What Happens When Parents Show Up
Last Wednesday evening, parents gathered for the Sahra Bulle Foundation Centre for Learning and Teaching's first virtual workshop — Silence Is Not Protection.
They came in prom season. They came carrying questions about co-parenting, about college-bound children, about teenagers who had already started dating. They came because something in them knew that silence was not enough — even if they did not yet have the words to replace it.
I have been thinking about them ever since.
\The Sentence That Closes the Door
The session opened with a truth that most parents in the room recognized immediately: we go silent not because we do not care, but because we do not know what to say. We are afraid of pushing our children away. We tell ourselves it is not serious yet. We are afraid of saying the wrong thing.
And sometimes, when we do speak, we say exactly the wrong thing — not because we are bad parents, but because we are afraid ones.
I shared my own story. My daughter Zahra met her partner when she was 18 and he was 27. My first response was to attack the relationship. And every word I said was used by her partner as a weapon — evidence that the world was against them, that coming home meant proving him right.
When we attack the relationship, we make the relationship something to defend. A controlling partner monitors everything. Whatever you say will be heard. The question is not whether to speak. The question is how to speak so that your words cannot be turned against your child.
Words That Open Doors
The session introduced a framework parents can use immediately — language that centres the child's safety and worth rather than the partner's flaws.
Instead of "I don't like this person" — which makes the relationship something to defend — try: "Are you safe in this relationship?"
Instead of "You need to leave" — which makes the parent the decision-maker — try: "You can always come home. Not when things are perfect. Anytime."
Instead of "I told you this would happen" — which introduces shame at the moment your child most needs not to be shamed — try: "I noticed something, and I have been carrying it. Can I share it with you?"
The most dangerous sentence a parent can say is this one: "If you go back, don't come to me." It removes the safety net. It forces the child to choose between their pride and their safety. Zahra left her relationship 11 times over 18 years. Each time, the door was open. Each return was not failure — it was the open door working.
The Five Doorway Moments
Parents do not need to manufacture conversations. They need to recognize the moments that are already there.

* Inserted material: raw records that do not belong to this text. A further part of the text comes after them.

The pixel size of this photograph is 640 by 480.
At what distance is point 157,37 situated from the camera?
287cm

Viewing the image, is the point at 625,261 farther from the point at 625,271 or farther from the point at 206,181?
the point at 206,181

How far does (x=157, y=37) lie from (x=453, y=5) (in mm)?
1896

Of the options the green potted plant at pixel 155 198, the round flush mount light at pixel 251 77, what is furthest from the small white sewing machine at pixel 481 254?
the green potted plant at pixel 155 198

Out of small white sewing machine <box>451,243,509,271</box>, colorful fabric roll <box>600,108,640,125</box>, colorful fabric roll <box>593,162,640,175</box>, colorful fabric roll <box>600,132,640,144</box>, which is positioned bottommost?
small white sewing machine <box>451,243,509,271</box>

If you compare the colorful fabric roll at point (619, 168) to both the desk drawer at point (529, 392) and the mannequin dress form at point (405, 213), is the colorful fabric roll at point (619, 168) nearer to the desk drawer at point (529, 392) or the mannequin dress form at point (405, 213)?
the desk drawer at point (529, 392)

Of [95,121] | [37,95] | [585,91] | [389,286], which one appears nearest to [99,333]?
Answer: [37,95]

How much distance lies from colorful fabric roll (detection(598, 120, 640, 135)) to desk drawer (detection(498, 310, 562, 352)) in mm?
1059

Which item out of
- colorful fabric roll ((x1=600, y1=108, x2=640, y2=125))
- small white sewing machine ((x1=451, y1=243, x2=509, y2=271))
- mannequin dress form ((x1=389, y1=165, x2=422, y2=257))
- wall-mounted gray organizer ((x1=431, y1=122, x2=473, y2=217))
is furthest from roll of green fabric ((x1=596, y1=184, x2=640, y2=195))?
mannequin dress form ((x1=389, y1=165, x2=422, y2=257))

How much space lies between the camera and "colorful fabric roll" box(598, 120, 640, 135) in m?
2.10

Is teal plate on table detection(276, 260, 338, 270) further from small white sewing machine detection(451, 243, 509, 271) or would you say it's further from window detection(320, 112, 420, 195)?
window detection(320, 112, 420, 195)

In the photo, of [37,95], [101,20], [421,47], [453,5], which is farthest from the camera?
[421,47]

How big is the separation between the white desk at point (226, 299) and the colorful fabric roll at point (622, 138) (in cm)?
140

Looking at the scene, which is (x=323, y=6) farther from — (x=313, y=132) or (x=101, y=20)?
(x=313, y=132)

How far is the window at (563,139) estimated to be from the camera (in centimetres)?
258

The Five Doorway Moments Framework — included in the free Parent Toolkit — identifies five threshold situations when young people aged 14 to 20 are most open to conversation: prom season, leaving for university or college, starting to date, asking about dating, and approaching a family dating age rule.

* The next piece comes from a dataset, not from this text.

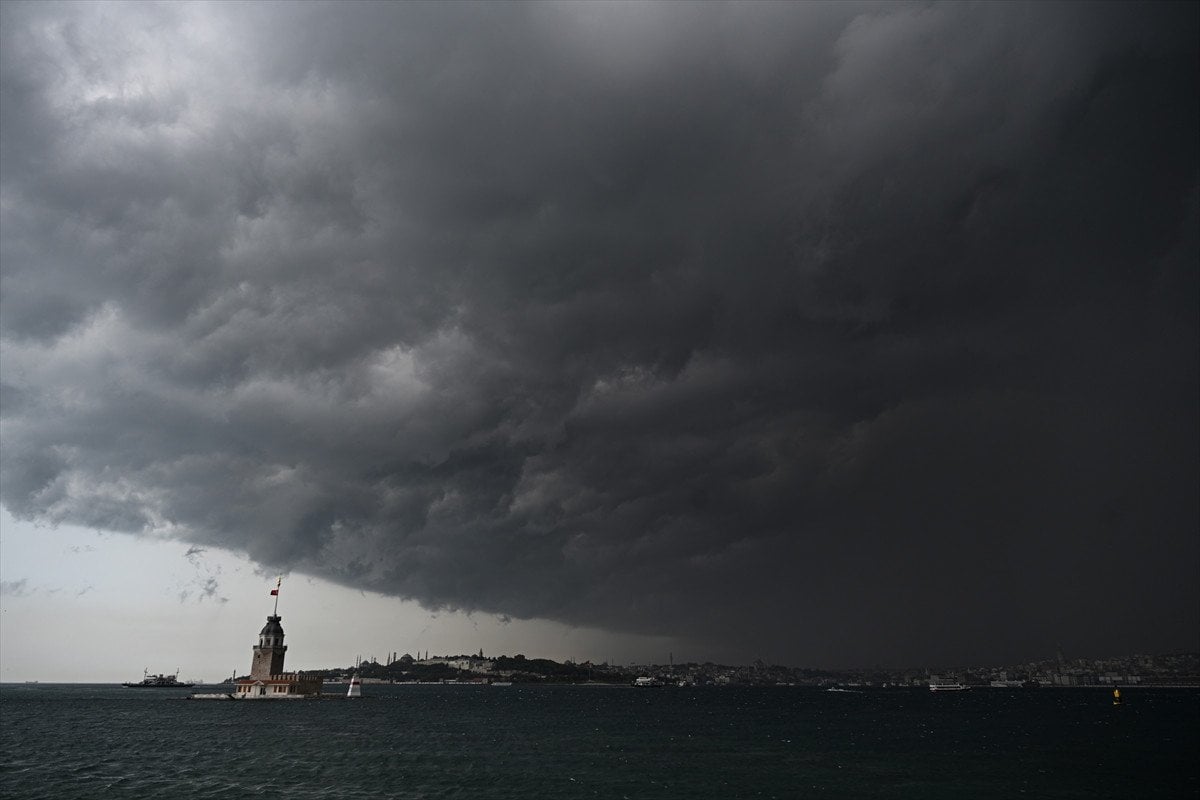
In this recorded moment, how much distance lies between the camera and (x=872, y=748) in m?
95.4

Each one is an invitation. The question is whether a parent is ready to walk through it.
One World Health Organization statistic shared during the session stayed with the room: one in four teens aged 15 to 17 have experienced dating violence. Most do not feel comfortable talking about it with anyone. That silence is not protection. It is isolation.
The Pledge
Every parent who attended Wednesday's session closed with the Open Door Pledge — a commitment not to perfection, but to presence. To speak even without the perfect words. To listen more than they instruct. To never make their child choose between their pride and their safety. To mean it when they say: you can always come home.
The conversation does not have to be perfect. It just has to happen.